Almost a month after entering into an exclusivity agreement, IndusInd Bank and the country’s second-largest microfinance player, Bharat Financial Inclusion (BFIL), on Saturday announced their merger, which will be effected through an all-stock transaction. The deal—which would mark the largest merger and acquisition in the microfinance space—is expected to be completed in the next nine to 10 months. IndusInd Bank’s managing director Romesh Sobti said BFIL’s shareholders will receive 639 shares of IndusInd for every 1,000 shares of the microfinance major, implying a premium of 12.6% to BFIL over two-week volume weighted price.

The merger will be effected through an all-stock transaction of BFIL into IndusInd through a composite scheme of arrangement. The scheme contemplates merger of BFIL with IndusInd and simultaneous transfer of BFIL’s business correspondent operations into a wholly-owned subsidiary of IndusInd, which would be incorporated after receipt of requisite regulatory approvals. All the assets and liablities originated by the wholly-owned subsidiary will be booked in the balancesheet of IndusInd. The scheme is subject to the approval of the Reserve Bank of India, the Competition Commission of India, the Securities and Exchange Board of India, among others. The appointed date for the composite scheme is January 1, 2018.

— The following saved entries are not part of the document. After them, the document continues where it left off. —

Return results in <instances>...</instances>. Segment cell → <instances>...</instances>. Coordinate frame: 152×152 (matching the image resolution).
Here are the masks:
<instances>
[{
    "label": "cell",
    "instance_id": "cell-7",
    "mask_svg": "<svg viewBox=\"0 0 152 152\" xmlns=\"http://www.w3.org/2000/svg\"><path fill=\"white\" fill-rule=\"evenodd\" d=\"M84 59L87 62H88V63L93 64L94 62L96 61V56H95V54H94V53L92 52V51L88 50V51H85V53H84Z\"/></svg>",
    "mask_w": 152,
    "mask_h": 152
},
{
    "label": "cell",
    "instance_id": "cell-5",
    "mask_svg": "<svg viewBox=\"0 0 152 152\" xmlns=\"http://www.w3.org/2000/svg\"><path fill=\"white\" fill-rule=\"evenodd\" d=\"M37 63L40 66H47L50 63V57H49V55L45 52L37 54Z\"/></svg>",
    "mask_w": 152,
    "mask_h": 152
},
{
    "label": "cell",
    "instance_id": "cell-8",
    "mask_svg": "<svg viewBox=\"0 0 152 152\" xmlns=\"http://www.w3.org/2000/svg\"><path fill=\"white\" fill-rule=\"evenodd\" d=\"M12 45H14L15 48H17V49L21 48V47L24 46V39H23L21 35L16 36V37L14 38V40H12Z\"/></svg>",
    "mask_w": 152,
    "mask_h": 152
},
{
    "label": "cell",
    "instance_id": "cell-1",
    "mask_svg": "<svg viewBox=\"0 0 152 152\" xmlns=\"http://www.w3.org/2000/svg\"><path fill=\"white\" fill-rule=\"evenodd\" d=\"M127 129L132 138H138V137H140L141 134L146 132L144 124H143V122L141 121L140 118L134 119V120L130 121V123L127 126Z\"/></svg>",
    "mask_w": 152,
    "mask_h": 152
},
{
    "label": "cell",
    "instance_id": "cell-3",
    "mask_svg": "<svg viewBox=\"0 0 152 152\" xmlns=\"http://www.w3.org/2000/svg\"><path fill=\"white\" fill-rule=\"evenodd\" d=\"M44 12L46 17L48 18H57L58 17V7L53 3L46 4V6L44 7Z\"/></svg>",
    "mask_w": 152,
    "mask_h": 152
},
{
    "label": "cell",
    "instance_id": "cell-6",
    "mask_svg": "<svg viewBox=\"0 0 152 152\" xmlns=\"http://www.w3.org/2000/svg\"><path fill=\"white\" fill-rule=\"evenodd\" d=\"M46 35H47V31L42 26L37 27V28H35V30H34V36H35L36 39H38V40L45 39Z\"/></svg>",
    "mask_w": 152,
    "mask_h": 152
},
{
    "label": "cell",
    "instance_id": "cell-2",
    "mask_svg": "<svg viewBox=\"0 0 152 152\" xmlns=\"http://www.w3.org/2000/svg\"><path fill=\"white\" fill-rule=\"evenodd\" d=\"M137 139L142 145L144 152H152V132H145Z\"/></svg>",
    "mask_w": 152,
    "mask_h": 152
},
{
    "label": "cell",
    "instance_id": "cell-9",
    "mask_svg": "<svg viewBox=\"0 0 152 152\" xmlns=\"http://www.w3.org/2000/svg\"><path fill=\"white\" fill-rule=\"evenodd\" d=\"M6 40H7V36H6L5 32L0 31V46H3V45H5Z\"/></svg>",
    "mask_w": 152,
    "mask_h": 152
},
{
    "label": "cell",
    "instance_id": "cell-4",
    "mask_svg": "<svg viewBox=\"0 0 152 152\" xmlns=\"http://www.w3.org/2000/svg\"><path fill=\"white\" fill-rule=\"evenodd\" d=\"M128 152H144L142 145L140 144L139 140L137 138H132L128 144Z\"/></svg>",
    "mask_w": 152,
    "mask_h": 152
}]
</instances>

“The merger is expected to be value accretive from inception given IndusInd Bank’s lower cost of funds, ability to monetise excess priority sector lending qualifying assets, efficient capital utilisation and optimal resource utilisation,” Sobti said, adding that the merger would bring down the cost of funds by 3-4% for the combined entity. With regard to the workforce, he said all the employees of BFIL will become part of the bank’s family and not a single employee would be replaced. The merger will not only expand the balancesheet size of the bank, but also increase the network of outlets. Post-merger, the new entity will have over 3,600 branches and outlets and over 16 million customers. The deal will also lead to an increase in the priority sector lending book. IndusInd Bank’s current priority sector lending stands at 42% — above the regulatory requirement of 40% —and post the merger, this will cross 50%. “This will lead to an opportunity to earn a fee income in the PSLC market to the tune of 1.5-2%,” Sobti said. The bank’s microfinance portfolio, which currently stands close to 3%, will increase to nearly 5-6% post this merger.

IndusInd bank also indicated there will be preferential allotment of warrants to the promoters of IndusInd in accordance with the applicable RBI and Sebi guidelines as an anti-dilutive measure. The promoter holding, which will first get diluted by 1.5%, will rise back to 15% post the issue of warrants, the bank indicated. The management said there will be no change in the board of IndusInd bank and an MFI advisory committee will be set up for the wholly owned subsidiary. Last month, both the entities had initiated talks to explore the possibility of merger. BFIL, formerly SKS Microfinance, had a customer base of 68 lakh and loan portfolio of `7,709 crore as of June 30.

However, the microfinance company suffered a loss of `37 crore for the quarter to June. For 2016-17, the company had recorded a profit of `290 crore. MR Rao, MD and CEO at BFIL, pointed out that with IndusInd, BFIL will have the advantage of deriving the benefit of a large universal bank from the first day. “Our network, client base and last-mile customer access to one lakh villages are unique. We are excited with the possibilities the merger will bring,” Rao said.